▶ SELECTED EXCERPT:
------------------------------------------------------------------------
Marino Law | Gold Coast Law Firm

The Importance in Conducting Proper Due Diligence during a Business Sale

Business due diligenceBusinesses come in many different shapes, sizes and structures. Acquiring an existing business can often be far easier than launching a start up from scratch, especially where the Buyer is new to the industry in which the business will operate.

Due Diligence generally

Pre-contract and post-contract due diligence are important steps that allow a Buyer to better understand the business they intend to acquire, regardless of whether they will purchase:-

  1. The Company that is currently operating the business, through the acquisition of the shareholding; or
  2. The assets of the Business, which will be transferred to a brand new entity controlled by the Buyer.

Typically, investigations will be made of all aspects of the business, including (without limitation) assets and liabilities, plant and equipment, stock, day-to-day operations, cash flow and financial performance, taxation compliance, lease and franchise matters (if applicable), employees and employment matters, licensing requirements (if any), supplier and customer contracts, intellectual property, pending lawsuits, debtors and creditors and goodwill.

These investigations will vary, depending on the nature, size and complexity of the business and the entity that operates same. For example, the due diligence that is undertaken in an asset sale will usually be very different (and often less complex) to the due diligence that is undertaken in a share sale (which is broader and more detailed). This is because in acquiring shares in a company, the Buyer will also inherit the liabilities and risks inherent in that trading company (such as existing liability under contracts, debts, tax liabilities and litigation exposure).

Often an asset sale to a fresh new entity the Buyer controls is a far cleaner and less risky approach than purchasing the shareholding in an entity that has been run for a period of time by someone else. It also allows the Buyer to ‘cherry-pick’ only the assets that are essential for the continued operation of the business and leave any unnecessary or unwanted assets with the Seller. It also allows (through appropriately worded contractual indemnities) the Buyer to limit any existing liabilities or exposure to the period from when the Buyer takes over the business, rather than before that time, as would be the case in a share sale.

Pre-contract and post-contract due diligence

Safeguarding the Buyer requires more than just relying on standard form contracts and undertaking a standard range of enquiries. Each business must be analysed before the contract is prepared, to understand:-

  • what underpins its value and makes it appealing;
  • how it has been operated to date and what structure is currently used by the Seller; and
  • where the potential risks and ‘skeletons’ may lie and how severe those risks may be.
------------------------------------------------------------------------
▶ JOBS:
1. According to the due diligence article, why is due diligence in a share sale usually broader and more detailed than in an asset sale? Answer in one to three sentences.
2. Reproduce the passage of the due diligence article between "Due Diligence generally" and "by the Buyer.", inclusive.
3. Resume the article on business sale due diligence from where it stops.
The rows that come next have no connection to the due diligence article.

[Records]
------------------------------------------------------------------------
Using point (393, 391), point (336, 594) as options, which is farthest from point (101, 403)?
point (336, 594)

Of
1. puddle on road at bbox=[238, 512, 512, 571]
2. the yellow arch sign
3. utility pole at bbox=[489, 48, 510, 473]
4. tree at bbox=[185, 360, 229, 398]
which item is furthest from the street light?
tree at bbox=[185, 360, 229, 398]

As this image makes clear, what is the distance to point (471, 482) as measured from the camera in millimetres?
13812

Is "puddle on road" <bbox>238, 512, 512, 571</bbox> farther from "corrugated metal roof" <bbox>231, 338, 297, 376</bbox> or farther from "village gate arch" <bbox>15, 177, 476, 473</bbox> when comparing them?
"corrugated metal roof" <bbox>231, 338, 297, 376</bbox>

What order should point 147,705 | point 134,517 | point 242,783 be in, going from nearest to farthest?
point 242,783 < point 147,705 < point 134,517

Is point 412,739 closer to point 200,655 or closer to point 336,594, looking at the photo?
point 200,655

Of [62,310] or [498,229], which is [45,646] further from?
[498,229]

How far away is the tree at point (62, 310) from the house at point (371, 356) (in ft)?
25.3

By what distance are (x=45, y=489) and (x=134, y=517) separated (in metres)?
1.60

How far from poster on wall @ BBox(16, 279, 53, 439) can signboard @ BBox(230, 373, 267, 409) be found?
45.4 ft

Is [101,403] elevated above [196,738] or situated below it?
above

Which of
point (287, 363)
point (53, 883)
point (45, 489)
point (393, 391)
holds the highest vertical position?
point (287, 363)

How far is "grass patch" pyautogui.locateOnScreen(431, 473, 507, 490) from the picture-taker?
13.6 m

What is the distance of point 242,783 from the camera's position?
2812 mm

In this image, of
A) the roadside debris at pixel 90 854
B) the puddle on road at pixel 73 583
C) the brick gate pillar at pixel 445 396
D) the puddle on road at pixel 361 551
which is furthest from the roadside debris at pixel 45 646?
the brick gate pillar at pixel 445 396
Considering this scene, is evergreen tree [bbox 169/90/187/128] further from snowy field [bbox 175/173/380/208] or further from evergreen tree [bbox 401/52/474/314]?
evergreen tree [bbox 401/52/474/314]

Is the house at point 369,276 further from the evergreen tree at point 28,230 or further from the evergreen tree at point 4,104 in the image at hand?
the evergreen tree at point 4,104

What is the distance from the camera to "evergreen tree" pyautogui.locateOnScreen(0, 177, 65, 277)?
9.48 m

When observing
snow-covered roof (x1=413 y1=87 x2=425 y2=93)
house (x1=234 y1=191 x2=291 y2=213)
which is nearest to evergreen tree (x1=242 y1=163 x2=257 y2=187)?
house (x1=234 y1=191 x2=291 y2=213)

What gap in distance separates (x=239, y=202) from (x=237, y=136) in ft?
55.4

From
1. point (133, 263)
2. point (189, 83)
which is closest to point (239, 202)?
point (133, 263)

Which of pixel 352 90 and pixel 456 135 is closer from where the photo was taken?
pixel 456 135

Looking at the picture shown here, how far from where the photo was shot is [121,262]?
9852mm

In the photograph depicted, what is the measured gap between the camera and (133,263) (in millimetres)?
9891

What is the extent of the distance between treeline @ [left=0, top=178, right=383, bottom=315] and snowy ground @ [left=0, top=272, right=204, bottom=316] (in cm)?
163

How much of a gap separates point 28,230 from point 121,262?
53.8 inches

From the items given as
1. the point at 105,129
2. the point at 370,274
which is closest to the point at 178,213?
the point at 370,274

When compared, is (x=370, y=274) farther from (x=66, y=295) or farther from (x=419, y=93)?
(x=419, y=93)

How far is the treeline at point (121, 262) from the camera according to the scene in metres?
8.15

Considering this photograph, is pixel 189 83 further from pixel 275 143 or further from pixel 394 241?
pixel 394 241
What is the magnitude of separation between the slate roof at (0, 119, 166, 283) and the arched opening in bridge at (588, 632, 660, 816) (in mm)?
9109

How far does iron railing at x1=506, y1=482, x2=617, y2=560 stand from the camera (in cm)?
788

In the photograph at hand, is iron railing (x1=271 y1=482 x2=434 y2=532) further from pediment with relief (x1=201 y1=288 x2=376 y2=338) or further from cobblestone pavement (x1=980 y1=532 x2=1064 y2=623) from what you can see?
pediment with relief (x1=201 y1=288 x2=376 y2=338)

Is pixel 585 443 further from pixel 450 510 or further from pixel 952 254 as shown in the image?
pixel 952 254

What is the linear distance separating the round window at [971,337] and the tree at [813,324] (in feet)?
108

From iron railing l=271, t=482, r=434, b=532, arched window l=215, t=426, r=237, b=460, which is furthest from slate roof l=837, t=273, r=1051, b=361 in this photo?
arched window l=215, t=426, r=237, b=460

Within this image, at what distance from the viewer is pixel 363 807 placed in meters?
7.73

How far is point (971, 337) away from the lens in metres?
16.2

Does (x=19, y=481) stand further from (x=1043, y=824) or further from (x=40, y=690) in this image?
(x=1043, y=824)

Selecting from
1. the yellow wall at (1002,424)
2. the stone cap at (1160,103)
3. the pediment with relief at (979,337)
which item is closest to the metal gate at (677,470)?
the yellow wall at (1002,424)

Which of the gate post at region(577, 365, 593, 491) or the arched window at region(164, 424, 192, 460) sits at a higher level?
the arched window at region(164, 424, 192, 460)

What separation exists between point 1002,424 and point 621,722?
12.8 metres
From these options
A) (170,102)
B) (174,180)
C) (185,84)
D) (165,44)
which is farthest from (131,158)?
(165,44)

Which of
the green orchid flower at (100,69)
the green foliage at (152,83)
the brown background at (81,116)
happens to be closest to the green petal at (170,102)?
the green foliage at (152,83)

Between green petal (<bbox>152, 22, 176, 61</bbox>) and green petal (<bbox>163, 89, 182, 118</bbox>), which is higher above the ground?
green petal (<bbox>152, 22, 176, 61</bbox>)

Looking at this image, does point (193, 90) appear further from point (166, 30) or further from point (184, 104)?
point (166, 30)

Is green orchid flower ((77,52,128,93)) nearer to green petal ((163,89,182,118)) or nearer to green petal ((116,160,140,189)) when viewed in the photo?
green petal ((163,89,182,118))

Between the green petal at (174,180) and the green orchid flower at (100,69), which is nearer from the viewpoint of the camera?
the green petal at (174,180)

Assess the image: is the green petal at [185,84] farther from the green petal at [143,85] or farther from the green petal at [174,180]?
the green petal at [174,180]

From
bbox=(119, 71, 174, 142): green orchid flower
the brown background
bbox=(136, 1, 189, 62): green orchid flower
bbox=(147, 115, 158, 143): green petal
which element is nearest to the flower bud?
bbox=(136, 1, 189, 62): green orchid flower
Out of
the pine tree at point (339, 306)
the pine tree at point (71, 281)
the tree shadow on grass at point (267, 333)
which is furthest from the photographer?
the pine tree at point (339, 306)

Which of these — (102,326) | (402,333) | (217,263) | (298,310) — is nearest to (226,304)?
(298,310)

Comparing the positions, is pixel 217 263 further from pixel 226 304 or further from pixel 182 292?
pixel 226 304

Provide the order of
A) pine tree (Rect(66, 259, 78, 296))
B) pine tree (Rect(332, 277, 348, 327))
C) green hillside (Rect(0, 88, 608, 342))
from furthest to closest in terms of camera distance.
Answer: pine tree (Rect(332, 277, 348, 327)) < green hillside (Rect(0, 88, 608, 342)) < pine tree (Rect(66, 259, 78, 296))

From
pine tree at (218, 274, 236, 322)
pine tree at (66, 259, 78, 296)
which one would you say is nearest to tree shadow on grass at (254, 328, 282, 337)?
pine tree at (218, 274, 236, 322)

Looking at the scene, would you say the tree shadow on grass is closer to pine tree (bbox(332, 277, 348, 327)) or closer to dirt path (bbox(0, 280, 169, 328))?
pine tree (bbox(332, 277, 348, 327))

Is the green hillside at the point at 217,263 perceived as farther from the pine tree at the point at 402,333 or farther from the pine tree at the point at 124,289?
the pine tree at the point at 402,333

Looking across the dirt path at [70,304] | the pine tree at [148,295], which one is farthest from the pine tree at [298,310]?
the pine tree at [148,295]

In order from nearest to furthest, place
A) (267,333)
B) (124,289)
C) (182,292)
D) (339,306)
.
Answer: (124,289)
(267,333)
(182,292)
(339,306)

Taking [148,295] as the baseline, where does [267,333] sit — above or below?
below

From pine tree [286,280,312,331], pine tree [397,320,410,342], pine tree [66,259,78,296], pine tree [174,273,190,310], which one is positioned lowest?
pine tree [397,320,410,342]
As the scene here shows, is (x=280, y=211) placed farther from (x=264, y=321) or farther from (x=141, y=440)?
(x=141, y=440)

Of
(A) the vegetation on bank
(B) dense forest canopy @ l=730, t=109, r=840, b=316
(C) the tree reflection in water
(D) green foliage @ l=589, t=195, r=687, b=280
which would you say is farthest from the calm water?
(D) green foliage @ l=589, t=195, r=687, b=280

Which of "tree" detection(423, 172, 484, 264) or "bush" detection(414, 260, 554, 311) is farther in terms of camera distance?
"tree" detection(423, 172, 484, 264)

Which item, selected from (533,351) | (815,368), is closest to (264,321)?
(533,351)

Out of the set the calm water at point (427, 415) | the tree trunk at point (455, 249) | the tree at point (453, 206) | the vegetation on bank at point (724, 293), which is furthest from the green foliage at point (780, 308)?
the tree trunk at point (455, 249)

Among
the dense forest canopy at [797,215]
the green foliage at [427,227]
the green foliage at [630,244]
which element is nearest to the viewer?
------------------------------------------------------------------------
▶ EXPECTED RESULTS:
1. Due diligence in a share sale is broader and more detailed because a Buyer who acquires shares in a company also inherits the liabilities and risks of that trading company. These include existing liability under contracts, debts, tax liabilities and litigation exposure.

2.
Due Diligence generally

Pre-contract and post-contract due diligence are important steps that allow a Buyer to better understand the business they intend to acquire, regardless of whether they will purchase:-

  1. The Company that is currently operating the business, through the acquisition of the shareholding; or
  2. The assets of the Business, which will be transferred to a brand new entity controlled by the Buyer.

3.
Only after the business is properly analysed can the Buyer decide whether to proceed with an acquisition. Depending on the nature, size and complexity of the business involved, a contract prepared by one of our experienced business and commercial lawyers will typically contain:-

  1. An adequate due diligence period in which the Buyer will undertake recommended post-signing of the contract due diligence enquiries;
  2. Specified pre-conditions to completion. Examples include (without limitation):-
  1. All requisite notices and approvals having being given at corporate level, so that the transaction can proceed (applies to both share sales and asset only sales);
  2. Lease and Franchise Agreement assignments, including the obligations on both parties and who bears the cost;
  3. Dealing with employee entitlements. For example, whether the seller will pay out the entitlements allowing for new employment by the Buyer or whether an adjustment between the parties will occur to allow for continuity of service;
  4. Arrangements for stock and whether stock is included in the purchase price or payable in addition (the latter of which requires a stocktake between the parties prior to settlement);
  5. Assignment of material contracts (with suppliers, customers or otherwise) or licences that are required to continue operations (liquor, food licences etc); and
  6. GST obligations – particularly where the business is sold as a going concern;
  1. Tailored warranties, releases, limitation of liability clauses and indemnities; and
  2. Alternative pricing structures, deferred or contingent consideration (such as vendor financing arrangements, if required) or post-settlement clawbacks.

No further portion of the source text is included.